If it doesn't have neighbors with IDs, skip to the next.
Once there are no non-empty spaces, you have your map with sufficiently blobby areas.
Here's what I'd do: use Voronoi algorithm. At first place some random points, then let the Voronoi algorithm generate the parts. To get the idea how it looks like consult: this applet.
As Rekin suggested, a Voronoi diagram plus some random perturbation will generally do a good job, and on a discretized space like you've got, is relatively easy to implement.
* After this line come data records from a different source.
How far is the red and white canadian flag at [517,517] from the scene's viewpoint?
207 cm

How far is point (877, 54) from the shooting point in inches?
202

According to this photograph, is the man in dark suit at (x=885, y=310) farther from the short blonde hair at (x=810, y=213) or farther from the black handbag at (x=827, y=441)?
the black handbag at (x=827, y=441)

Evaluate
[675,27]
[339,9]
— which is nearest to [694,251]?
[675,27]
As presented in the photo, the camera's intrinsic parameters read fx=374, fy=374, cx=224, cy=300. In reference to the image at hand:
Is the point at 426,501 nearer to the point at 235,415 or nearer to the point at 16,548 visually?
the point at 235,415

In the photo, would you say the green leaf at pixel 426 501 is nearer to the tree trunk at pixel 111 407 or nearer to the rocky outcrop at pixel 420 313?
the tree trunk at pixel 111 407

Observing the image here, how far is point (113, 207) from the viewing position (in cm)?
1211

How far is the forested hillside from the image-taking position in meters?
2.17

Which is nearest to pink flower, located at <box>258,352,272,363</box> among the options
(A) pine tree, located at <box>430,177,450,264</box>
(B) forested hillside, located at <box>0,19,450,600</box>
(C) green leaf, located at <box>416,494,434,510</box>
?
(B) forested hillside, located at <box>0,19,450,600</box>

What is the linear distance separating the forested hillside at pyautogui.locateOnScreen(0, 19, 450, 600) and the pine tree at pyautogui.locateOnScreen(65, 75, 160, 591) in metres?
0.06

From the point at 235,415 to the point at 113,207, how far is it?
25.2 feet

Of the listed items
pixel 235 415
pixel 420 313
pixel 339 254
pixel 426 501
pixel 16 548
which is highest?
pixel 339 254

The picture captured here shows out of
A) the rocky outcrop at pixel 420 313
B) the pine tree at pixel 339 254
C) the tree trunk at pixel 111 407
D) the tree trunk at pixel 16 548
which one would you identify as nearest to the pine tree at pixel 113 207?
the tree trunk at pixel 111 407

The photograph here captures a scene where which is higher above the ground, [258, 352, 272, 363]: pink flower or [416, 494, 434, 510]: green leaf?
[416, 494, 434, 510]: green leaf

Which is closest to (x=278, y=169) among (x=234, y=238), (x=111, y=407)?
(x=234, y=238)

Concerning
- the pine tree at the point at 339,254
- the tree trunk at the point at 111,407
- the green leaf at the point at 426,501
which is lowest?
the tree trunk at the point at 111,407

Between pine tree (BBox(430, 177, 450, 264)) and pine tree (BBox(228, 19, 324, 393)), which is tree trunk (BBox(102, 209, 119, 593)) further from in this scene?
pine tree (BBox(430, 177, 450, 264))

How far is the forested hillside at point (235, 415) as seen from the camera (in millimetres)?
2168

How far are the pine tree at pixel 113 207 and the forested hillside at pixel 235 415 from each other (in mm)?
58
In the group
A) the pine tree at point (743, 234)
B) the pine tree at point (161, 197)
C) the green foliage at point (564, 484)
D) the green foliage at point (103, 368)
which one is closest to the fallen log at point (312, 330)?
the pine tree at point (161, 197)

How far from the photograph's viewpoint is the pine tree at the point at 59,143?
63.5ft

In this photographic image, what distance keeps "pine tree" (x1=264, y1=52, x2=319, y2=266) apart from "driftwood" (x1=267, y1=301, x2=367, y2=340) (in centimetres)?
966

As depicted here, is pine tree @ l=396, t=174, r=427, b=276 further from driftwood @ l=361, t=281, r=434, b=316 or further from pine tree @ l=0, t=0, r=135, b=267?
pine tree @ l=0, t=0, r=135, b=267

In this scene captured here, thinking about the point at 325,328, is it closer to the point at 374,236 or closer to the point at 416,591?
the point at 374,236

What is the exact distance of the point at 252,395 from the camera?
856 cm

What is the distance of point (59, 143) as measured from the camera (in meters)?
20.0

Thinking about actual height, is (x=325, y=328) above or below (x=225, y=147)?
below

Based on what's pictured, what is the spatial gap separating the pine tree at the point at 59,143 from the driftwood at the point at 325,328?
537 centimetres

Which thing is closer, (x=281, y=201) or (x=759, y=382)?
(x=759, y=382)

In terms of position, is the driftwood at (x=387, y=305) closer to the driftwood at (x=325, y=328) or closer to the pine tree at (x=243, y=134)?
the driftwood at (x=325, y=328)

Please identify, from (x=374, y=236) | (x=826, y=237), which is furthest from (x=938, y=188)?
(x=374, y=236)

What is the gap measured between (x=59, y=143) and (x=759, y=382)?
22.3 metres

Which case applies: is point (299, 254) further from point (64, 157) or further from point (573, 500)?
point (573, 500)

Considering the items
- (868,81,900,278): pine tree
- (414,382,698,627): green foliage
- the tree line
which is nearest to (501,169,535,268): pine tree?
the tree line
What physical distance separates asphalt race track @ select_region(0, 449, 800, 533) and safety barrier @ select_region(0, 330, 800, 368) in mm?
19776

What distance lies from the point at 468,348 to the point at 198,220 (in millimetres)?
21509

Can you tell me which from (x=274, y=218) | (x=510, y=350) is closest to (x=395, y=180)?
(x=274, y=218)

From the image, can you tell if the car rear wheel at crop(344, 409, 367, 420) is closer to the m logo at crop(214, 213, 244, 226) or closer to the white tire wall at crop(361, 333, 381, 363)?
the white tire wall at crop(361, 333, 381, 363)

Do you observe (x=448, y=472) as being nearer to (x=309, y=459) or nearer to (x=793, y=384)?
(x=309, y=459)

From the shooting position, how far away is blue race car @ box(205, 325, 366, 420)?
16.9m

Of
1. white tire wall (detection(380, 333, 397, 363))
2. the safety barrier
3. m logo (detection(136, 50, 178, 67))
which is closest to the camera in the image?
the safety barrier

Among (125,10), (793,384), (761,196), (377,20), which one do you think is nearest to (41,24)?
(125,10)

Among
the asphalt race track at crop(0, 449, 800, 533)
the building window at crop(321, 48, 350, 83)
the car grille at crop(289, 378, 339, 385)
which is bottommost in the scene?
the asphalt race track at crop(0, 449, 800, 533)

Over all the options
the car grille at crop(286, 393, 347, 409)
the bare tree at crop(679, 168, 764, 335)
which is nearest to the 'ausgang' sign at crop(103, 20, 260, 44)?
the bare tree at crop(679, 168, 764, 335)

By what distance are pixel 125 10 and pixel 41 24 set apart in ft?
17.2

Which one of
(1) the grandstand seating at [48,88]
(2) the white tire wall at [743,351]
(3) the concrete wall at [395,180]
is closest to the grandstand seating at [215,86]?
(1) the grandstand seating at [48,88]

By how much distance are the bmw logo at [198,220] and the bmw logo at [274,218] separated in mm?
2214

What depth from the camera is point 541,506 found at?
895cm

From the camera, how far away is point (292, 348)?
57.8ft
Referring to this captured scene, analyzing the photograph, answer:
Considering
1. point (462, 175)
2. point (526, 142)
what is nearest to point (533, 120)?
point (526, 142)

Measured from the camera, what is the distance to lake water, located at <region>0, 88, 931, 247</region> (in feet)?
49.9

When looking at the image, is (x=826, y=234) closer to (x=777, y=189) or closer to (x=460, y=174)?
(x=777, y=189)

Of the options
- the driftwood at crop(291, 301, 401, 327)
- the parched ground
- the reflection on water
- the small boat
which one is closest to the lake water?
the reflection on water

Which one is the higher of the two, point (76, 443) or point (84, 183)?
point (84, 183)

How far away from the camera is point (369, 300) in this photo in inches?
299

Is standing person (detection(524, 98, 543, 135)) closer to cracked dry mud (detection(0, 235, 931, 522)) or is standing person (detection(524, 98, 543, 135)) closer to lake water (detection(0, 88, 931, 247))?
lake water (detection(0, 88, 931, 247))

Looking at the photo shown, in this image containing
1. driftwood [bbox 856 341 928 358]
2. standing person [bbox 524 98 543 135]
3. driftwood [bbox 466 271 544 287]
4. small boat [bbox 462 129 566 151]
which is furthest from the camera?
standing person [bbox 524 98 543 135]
I just wanted to give some ideas about how to do the random perturbation. If you do it at the final resolution, then it's either going to take a very long time, or be pretty minimal. You might try doing a multi-resolution perturbation. So, start with a rather small grid, randomly seed, compute the Voronoi diagram. Then randomly perturb the borders - something like, for each pair of adjacent cells with different regions, push the region one way or the other. You might need to run a post-process to make sure you have no tiny islands.. a simple floodfill will work.
Then create a grid that's twice the size (in each direction), and copy your regions over. You can probably use nearest neighbor. Then perturb the borders again, and repeat until you reach your desired resolution.